With the Millennium Development Goals coming to the end of their time in 2015, it has been proposed that they be replaced with new targets revolving around sustainable development.

“In our meeting, we discussed first what kind of science, what kind of technology would improve human wellbeing,” Prof Zakri says.

“The science that we are addressing has to be relevant to these global challenges. So, it needs the buy-in of the policymakers; hence, whatever advice we scientists recommend to Ban Ki-moon would have to be policy-relevant.”

He adds that the board also agreed that whatever advice it gives should be in line with the policies and decisions already made at the international level.

One of the practical matters decided upon during the meeting was the formation of smaller task forces to deal with the different areas of science needed to assist global development, as well as the type of approaches needed.

Prof Zakri notes that science has already accumulated a lot of knowledge, but that knowledge needs to be applied to solve practical problems, and made acceptable to different countries in different stages of development.

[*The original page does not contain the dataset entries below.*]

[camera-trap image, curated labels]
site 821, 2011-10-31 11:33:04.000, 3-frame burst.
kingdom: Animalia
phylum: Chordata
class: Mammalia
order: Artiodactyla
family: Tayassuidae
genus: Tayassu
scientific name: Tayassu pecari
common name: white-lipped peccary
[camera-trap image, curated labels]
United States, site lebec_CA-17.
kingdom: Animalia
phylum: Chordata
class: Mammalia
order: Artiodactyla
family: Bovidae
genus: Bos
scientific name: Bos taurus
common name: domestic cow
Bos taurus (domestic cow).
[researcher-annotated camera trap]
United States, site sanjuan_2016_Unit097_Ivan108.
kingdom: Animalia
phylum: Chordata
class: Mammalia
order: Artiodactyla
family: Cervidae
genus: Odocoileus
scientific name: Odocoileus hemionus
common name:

He adds that the board is also interested in examining the applications of indigenous or local knowledge.

“The (application of) conventional science is to be expected, but there is also a notion of the relevance of (such) knowledge.

“These are practical actions that have been tested by numerous indigenous or local communities around the world,” he says, citing the example of the fire-fighting techniques of Australian aborigines.

The idea, he adds, is to see if this practical localised knowledge can be applied in other parts of the world.

Proving its worth

More importantly, Prof Zakri believes that the board needs to prove its relevance as quickly as possible.

“I firmly believe we need to have early wins, to demonstrate the usefulness of such a panel.

“And to demonstrate that early win, you would have to produce best practices or examples on the ground – that is the challenge that we are still looking at,” he says.

Prof Zakri will have the opportunity to push for this goal at the board’s next meeting in July, as he will be co-chair.

“Most of the sessions at the (first) meeting were chaired by the director-general of Unesco, Irina Bokova, but I was pleased to be requested by her to co-chair the next meeting of the board this year.”

As for his own take on this inaugural meeting, Prof Zakri says: “These are senior people, wise people. And all the voices expressed are really sensible.

“For me, personally, it has been an inspiring meeting, to be with this group. There were a lot of attempts to understand one another’s views and to come to a consensus.

“But we also had a very able chair. It is no coincidence that the Unesco director-general was chairing our meeting.”

The ultimate purpose of the board, he says, is to look for knowledge that has practical use.

“I think at the end of the day, that is the value of such an eminent board – to access, to collect, to collate, to synthesise that scientific knowledge that can be translated into very useful practical recommendations, which can applied on the ground in (the) respective countries of the world.

“That would ... (give us) our legitimacy.”